▸ WHAT THE TASK REQUIRES: Copy each of the lines below word for word, leaving out the pictures.

▸ EXCERPTED DATA:
■ ■ ■ ■ ■
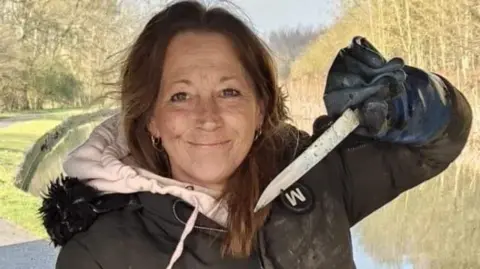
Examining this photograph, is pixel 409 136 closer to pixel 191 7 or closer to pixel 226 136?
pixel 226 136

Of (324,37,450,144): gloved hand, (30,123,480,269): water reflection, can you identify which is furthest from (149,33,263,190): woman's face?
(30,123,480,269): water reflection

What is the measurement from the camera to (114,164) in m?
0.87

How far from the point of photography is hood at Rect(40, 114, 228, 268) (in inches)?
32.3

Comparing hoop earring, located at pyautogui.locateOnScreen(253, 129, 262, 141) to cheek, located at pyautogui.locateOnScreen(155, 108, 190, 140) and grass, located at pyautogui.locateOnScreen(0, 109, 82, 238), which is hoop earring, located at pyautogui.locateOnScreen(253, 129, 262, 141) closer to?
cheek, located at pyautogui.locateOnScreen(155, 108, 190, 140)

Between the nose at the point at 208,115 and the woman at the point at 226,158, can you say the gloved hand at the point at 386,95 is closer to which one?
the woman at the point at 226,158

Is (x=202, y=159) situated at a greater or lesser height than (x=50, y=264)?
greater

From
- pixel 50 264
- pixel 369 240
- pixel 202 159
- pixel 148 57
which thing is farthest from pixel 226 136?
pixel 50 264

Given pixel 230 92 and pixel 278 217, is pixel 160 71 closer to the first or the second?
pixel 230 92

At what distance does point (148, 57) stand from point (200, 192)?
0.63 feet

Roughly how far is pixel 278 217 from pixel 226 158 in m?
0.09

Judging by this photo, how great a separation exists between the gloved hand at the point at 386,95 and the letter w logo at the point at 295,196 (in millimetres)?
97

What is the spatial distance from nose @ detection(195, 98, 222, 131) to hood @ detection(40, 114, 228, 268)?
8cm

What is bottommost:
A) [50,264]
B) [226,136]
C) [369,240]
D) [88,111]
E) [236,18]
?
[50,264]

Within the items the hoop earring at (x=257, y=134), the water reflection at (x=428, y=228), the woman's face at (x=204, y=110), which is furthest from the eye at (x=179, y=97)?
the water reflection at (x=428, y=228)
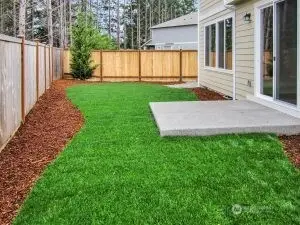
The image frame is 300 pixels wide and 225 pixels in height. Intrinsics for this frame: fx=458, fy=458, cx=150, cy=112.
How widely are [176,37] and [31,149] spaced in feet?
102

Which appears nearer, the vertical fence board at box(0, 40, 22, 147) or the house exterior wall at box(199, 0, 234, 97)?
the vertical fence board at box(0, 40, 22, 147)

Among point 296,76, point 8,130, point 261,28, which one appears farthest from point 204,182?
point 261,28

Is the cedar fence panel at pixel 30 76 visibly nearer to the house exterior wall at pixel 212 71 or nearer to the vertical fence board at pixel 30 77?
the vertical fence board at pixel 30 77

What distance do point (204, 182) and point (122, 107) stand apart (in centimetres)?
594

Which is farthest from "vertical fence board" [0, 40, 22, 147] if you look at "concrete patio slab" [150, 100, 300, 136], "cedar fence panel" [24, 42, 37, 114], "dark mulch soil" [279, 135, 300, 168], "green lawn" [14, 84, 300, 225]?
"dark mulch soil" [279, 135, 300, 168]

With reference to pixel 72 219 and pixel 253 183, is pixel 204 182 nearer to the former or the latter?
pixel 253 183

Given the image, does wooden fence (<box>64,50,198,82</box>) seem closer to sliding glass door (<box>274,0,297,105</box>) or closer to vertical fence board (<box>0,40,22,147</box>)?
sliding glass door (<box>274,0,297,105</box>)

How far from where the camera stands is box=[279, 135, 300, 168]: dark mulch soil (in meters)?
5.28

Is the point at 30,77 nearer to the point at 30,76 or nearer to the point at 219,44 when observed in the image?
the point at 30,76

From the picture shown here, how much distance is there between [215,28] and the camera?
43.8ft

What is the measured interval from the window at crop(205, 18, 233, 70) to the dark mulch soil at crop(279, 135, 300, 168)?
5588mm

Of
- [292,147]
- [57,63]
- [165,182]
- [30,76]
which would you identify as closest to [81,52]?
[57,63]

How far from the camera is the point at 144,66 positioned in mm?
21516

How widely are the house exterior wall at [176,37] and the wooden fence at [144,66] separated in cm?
■ ■ ■ ■ ■
▸ THE RESPONSE:
Examining this photograph, is pixel 409 136 closer to pixel 191 7 or closer to pixel 226 136?
pixel 226 136

Of (324,37,450,144): gloved hand, (30,123,480,269): water reflection, can you identify which is furthest from (149,33,263,190): woman's face?
(30,123,480,269): water reflection

What is the measurement from the camera to (114,164) in m?
0.87

How far from the point of photography is hood at Rect(40, 114, 228, 268) (in inches)?
32.3

Comparing hoop earring, located at pyautogui.locateOnScreen(253, 129, 262, 141) to cheek, located at pyautogui.locateOnScreen(155, 108, 190, 140) and grass, located at pyautogui.locateOnScreen(0, 109, 82, 238), which is hoop earring, located at pyautogui.locateOnScreen(253, 129, 262, 141) closer to?
cheek, located at pyautogui.locateOnScreen(155, 108, 190, 140)

Between the nose at the point at 208,115 and the woman at the point at 226,158, can you say the gloved hand at the point at 386,95 is closer to which one?
the woman at the point at 226,158

Is (x=202, y=159) situated at a greater or lesser height than (x=50, y=264)?
greater

From
- pixel 50 264
- pixel 369 240
- pixel 202 159
- pixel 148 57
which thing is farthest from pixel 226 136?
pixel 50 264

Given pixel 230 92 and pixel 278 217, is pixel 160 71 closer to the first or the second?
pixel 230 92

At what distance does point (148, 57) stand from point (200, 192)?
0.63 feet

Roughly how far is pixel 278 217 from pixel 226 158 in m?
0.09

Judging by this photo, how great a separation exists between the gloved hand at the point at 386,95 and the letter w logo at the point at 295,196 (in millimetres)?
97

What is the spatial distance from nose @ detection(195, 98, 222, 131) to hood @ detection(40, 114, 228, 268)?
8cm

What is bottommost:
A) [50,264]
B) [226,136]
C) [369,240]
D) [88,111]
E) [236,18]
?
[50,264]

Within the items the hoop earring at (x=257, y=134), the water reflection at (x=428, y=228), the woman's face at (x=204, y=110), which is furthest from the eye at (x=179, y=97)?
the water reflection at (x=428, y=228)
The image frame is 300 pixels wide and 225 pixels in height. Intrinsics for this frame: fx=458, fy=458, cx=150, cy=112.
How widely are [176,37] and [31,149] spaced in feet?
102

Which appears nearer, the vertical fence board at box(0, 40, 22, 147) or the house exterior wall at box(199, 0, 234, 97)?
the vertical fence board at box(0, 40, 22, 147)

Among point 296,76, point 8,130, point 261,28, which one appears farthest from point 204,182?
point 261,28

Is the cedar fence panel at pixel 30 76 visibly nearer to the house exterior wall at pixel 212 71 or nearer to the vertical fence board at pixel 30 77?
the vertical fence board at pixel 30 77

What distance do point (204, 182) and point (122, 107) stand apart (in centimetres)?
594

Which is farthest from "vertical fence board" [0, 40, 22, 147] if you look at "concrete patio slab" [150, 100, 300, 136], "cedar fence panel" [24, 42, 37, 114], "dark mulch soil" [279, 135, 300, 168], "green lawn" [14, 84, 300, 225]?
"dark mulch soil" [279, 135, 300, 168]

With reference to pixel 72 219 and pixel 253 183, is pixel 204 182 nearer to the former or the latter?
pixel 253 183

Given the image, does wooden fence (<box>64,50,198,82</box>) seem closer to sliding glass door (<box>274,0,297,105</box>) or closer to vertical fence board (<box>0,40,22,147</box>)?
sliding glass door (<box>274,0,297,105</box>)

How far from where the camera stands is box=[279, 135, 300, 168]: dark mulch soil (in meters)?
5.28

Is the point at 30,77 nearer to the point at 30,76 or nearer to the point at 219,44 when observed in the image?
the point at 30,76

From the picture shown here, how much distance is there between [215,28] and the camera?
43.8ft

What is the measured interval from the window at crop(205, 18, 233, 70) to the dark mulch soil at crop(279, 135, 300, 168)?
5588mm

Of
- [292,147]
- [57,63]
- [165,182]
- [30,76]
which would you identify as closest to [81,52]?
[57,63]

How far from the camera is the point at 144,66 positioned in mm?
21516

How widely are the house exterior wall at [176,37] and the wooden fence at [144,66] separated in cm?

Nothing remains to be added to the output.